Na górze Cody. Skróty NiCo i MaLou znaczą,która parę będę pisać.
-------------------------------
Nick PovWieczorem razem z kolegami byliśmy w klubie. Ostra zabawa i laski, ale nie kręcą mnie takie tapety. Otworzyłem oczy i je przetarłem. Po kilku minutach zorientowałem się, iż jestem w czyimś pokoju i nie znam tego miejsca. Łóżko jest 4 osobowe, z białą pościelą, poduszki miękkie tak samo jak kołdra. Rozejrzałem dokładnie się po pokoju, dokładnie analizując każdy centymetr. Biała ściana, jedna różowa, długa kanapa, okna balkonowe po prawej stronie, białe fotele, dywan puchaty i również biały, żyrandol zrobiony z szklanych diamentów i różnych innych kształtów. Wszystko wygląda na drogie i bogate. Usłyszałem dźwięk otwieranych drzwi. Szybko schowałem się pod kołdrę, zamykając oczy.
Cody Pov
Chłopaką z drużyny udało się wczoraj zaciągnąć mnie do klubu. Jeden z chłopaków mnie zaintrygował. Był to szatyn, energiczny, radosny zupełne przeciwieństwo mnie. Jestem gejem, nie kręcą mnie cycki. Kiedy było już po północy chłopak, w którego wcześniej się wpatrywałem był nieźle wystawiony, a koledzy go zostawili. Pomyślałem wtedy, że okaże dobre serce i mu pomogę i takim właśnie sposobem znalazł się u mnie w domu i mojej sypialni. Mam nadzieje, że się nie obudził, a jak tak to nie zwrócił uwagi na różową ścianę. Wszedłem po schodach i skierowałem się do mojej sypialni. Chwyciłem zimną klamkę i delikatnie pociągnąłem w dół, by na wszelki wypadek nie obudzić aniołka. Od kiedy tak o nim myślę!?

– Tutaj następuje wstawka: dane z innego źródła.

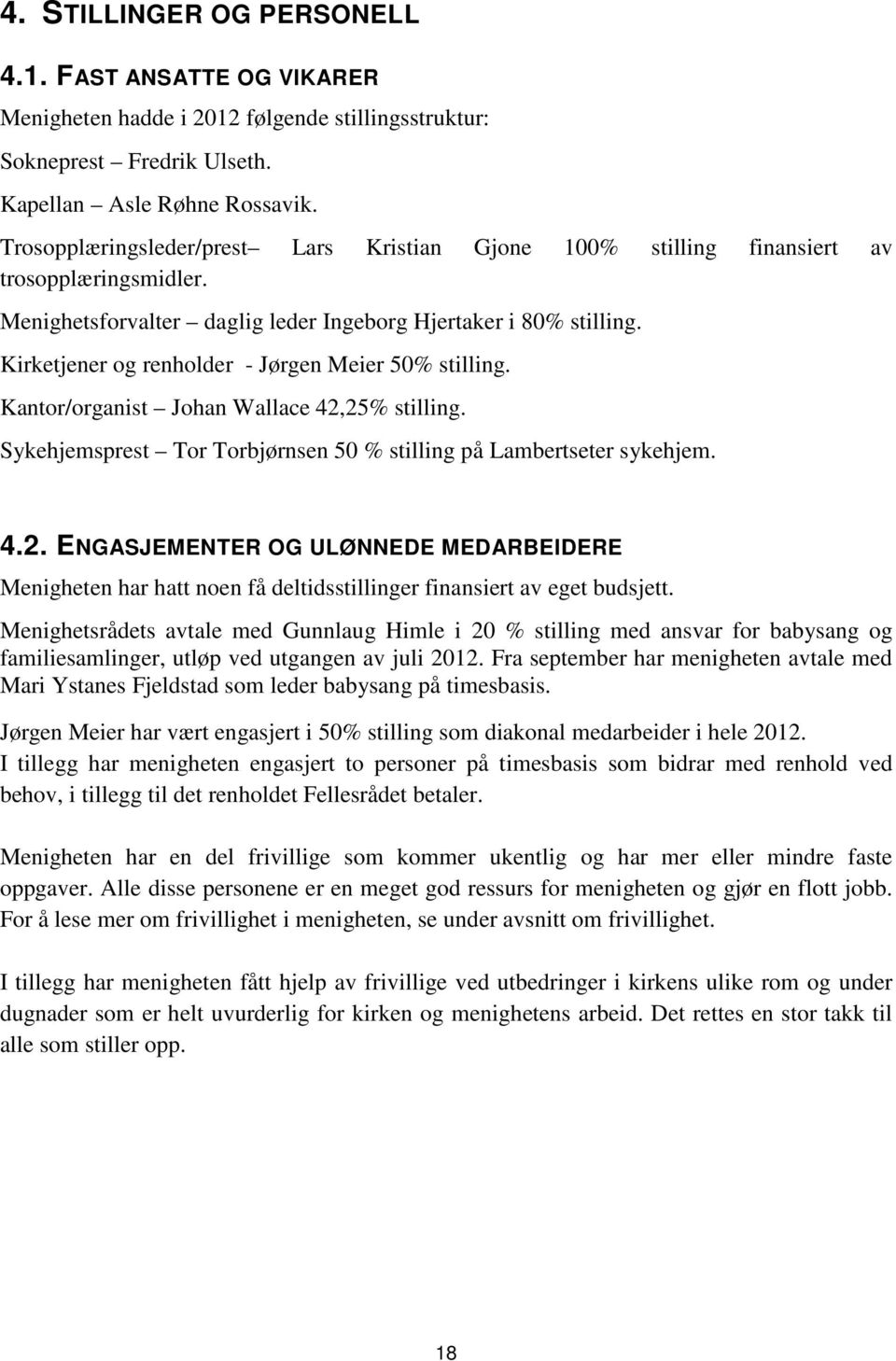 4. STILLINGER OG PERSONELL

4.1. FAST ANSATTE OG VIKARER

Menigheten hadde i 2012 følgende stillingsstruktur:

Sokneprest – Fredrik Ulseth.

Kapellan – Asle Røhne Rossavik.

Trosopplæringsleder/prest– Lars Kristian Gjone 100% stilling finansiert av trosopplæringsmidler.

Menighetsforvalter – daglig leder Ingeborg Hjertaker i 80% stilling.

Kirketjener og renholder - Jørgen Meier 50% stilling.

Kantor/organist – Johan Wallace 42,25% stilling.

Sykehjemsprest – Tor Torbjørnsen 50 % stilling på Lambertseter sykehjem.

4.2. ENGASJEMENTER OG ULØNNEDE MEDARBEIDERE

Menigheten har hatt noen få deltidsstillinger finansiert av eget budsjett.

Menighetsrådets avtale med Gunnlaug Himle i 20 % stilling med ansvar for babysang og familiesamlinger, utløp ved utgangen av juli 2012. Fra september har menigheten avtale med Mari Ystanes Fjeldstad som leder babysang på timesbasis.

Jørgen Meier har vært engasjert i 50% stilling som diakonal medarbeider i hele 2012.
I tillegg har menigheten engasjert to personer på timesbasis som bidrar med renhold ved behov, i tillegg til det renholdet Fellesrådet betaler.

Menigheten har en del frivillige som kommer ukentlig og har mer eller mindre faste oppgaver. Alle disse personene er en meget god ressurs for menigheten og gjør en flott jobb. For å lese mer om frivillighet i menigheten, se under avsnitt om frivillighet.

I tillegg har menigheten fått hjelp av frivillige ved utbedringer i kirkens ulike rom og under dugnader som er helt uvurderlig for kirken og menighetens arbeid. Det rettes en stor takk til alle som stiller opp.

18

Wszedłem do pokoju i podszedłem do łóżka. Delikatnie ściągnąłem z niego kołderkę i pogłaskałem po włosakach.
Nick Pov
Otworzyłem oczy i zobaczyłem go. Gwiazdę koszykówki.
- Cody Queen!!!
- Ej...nie krzycz bachorze- odsunął się.
- Jak ja się tu znalazłem!?
- Byłem w tym.samym klubie co ty. Byłeś nieźle wystawiony, a koledzy cie zostawili- gluty jedne- postanowiłem okazać miłosierdzie i pomóc ci...

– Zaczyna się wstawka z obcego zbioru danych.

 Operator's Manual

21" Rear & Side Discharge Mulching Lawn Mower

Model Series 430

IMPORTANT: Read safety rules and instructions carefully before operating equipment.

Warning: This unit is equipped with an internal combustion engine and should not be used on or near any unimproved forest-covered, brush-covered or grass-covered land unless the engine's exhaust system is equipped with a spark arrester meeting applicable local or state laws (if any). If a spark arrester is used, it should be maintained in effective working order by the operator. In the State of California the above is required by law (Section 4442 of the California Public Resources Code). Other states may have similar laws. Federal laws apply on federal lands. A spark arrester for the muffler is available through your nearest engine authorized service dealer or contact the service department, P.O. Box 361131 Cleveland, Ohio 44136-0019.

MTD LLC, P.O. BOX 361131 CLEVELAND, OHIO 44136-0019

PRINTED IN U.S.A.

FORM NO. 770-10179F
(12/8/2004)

Analizuje, każde jego słowo. No cóż muszę mu podziękować, ALE jestem u niego w domu!! To celebryta. Chyba się zakochałem, no co!? Człowiek żyje, tylko chwilą, a szczególnie ja.

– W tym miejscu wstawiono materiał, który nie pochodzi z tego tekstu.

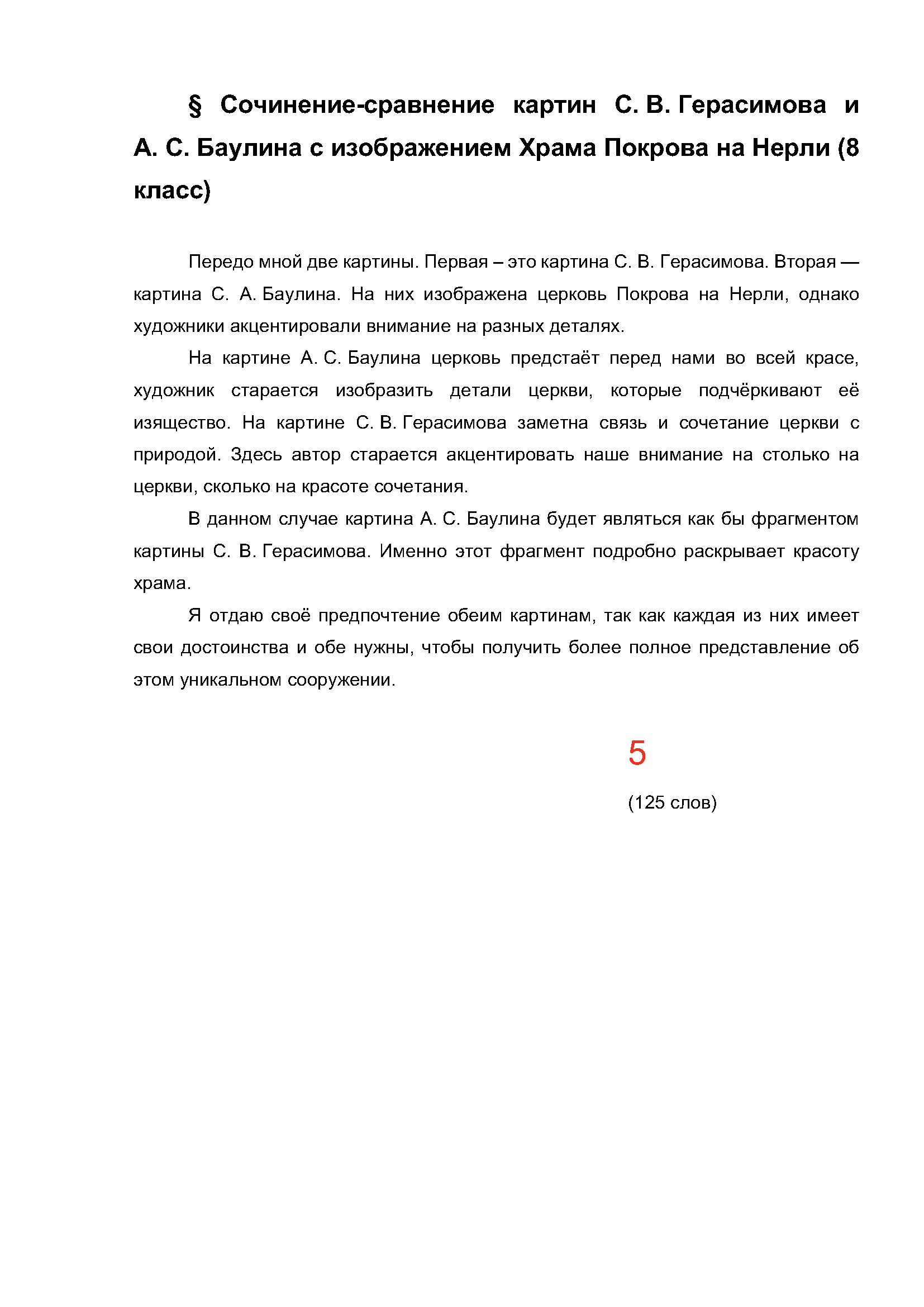 § Сочинение-сравнение картин С. В. Герасимова и А. С. Баулина с изображением Храма Покрова на Нерли (8 класс)

Передо мной две картины. Первая – это картина С. В. Герасимова. Вторая — картина С. А. Баулина. На них изображена церковь Покрова на Нерли, однако художники акцентировали внимание на разных деталях.

На картине А. С. Баулина церковь предстаёт перед нами во всей красе, художник старается изобразить детали церкви, которые подчёркивают её изящество. На картине С. В. Герасимова заметна связь и сочетание церкви с природой. Здесь автор старается акцентировать наше внимание на столько на церкви, сколько на красоте сочетания.

В данном случае картина А. С. Баулина будет являться как бы фрагментом картины С. В. Герасимова. Именно этот фрагмент подробно раскрывает красоту храма.

Я отдаю своё предпочтение обеим картинам, так как каждая из них имеет свои достоинства и обе нужны, чтобы получить более полное представление об этом уникальном сооружении.

5

(125 слов)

- Powiedz gdzie mieszkasz to cie odwiazę- i tu pojawia się problem.
- No...bo tak właściwie- podrapałem się po głowie- przyjechałem tu wczoraj...wyprowadziłem od rodziców...
- I nie masz domu i pracy...
- Właśnie!- wstaje.
- To na razie zostań tu...- szczęka mi opadła.
- Naprawdę!?- popatrzył na mnie zimno i znacząco.
Jezu! Wygrałem los na loterii.
Cody Pov
Co mnie podkusiło by pozwolić mu tu zostać. No ale...ładnie wygląda w samych bokserkach, szczęśliwą buzią i roztrzepanych włosach. Może jedną osobę uszczęśliwię. Zobaczymy aniołeczku.
Okładki...
Która lepsza???
YOU ARE READING
My Eyes (yaoi)
Fanfiction4 głównych bohaterów. Inne przypadki. Nick- zwykły nastolatek cieszący się swoją normalnoscia...żyjący chwilą czasu. Cody- zawodowy koszykarz, nieco samotny. Dla nikogo nie jest miły. Louis- chłopak, który często choruje, wiecznie smutny przez utrat...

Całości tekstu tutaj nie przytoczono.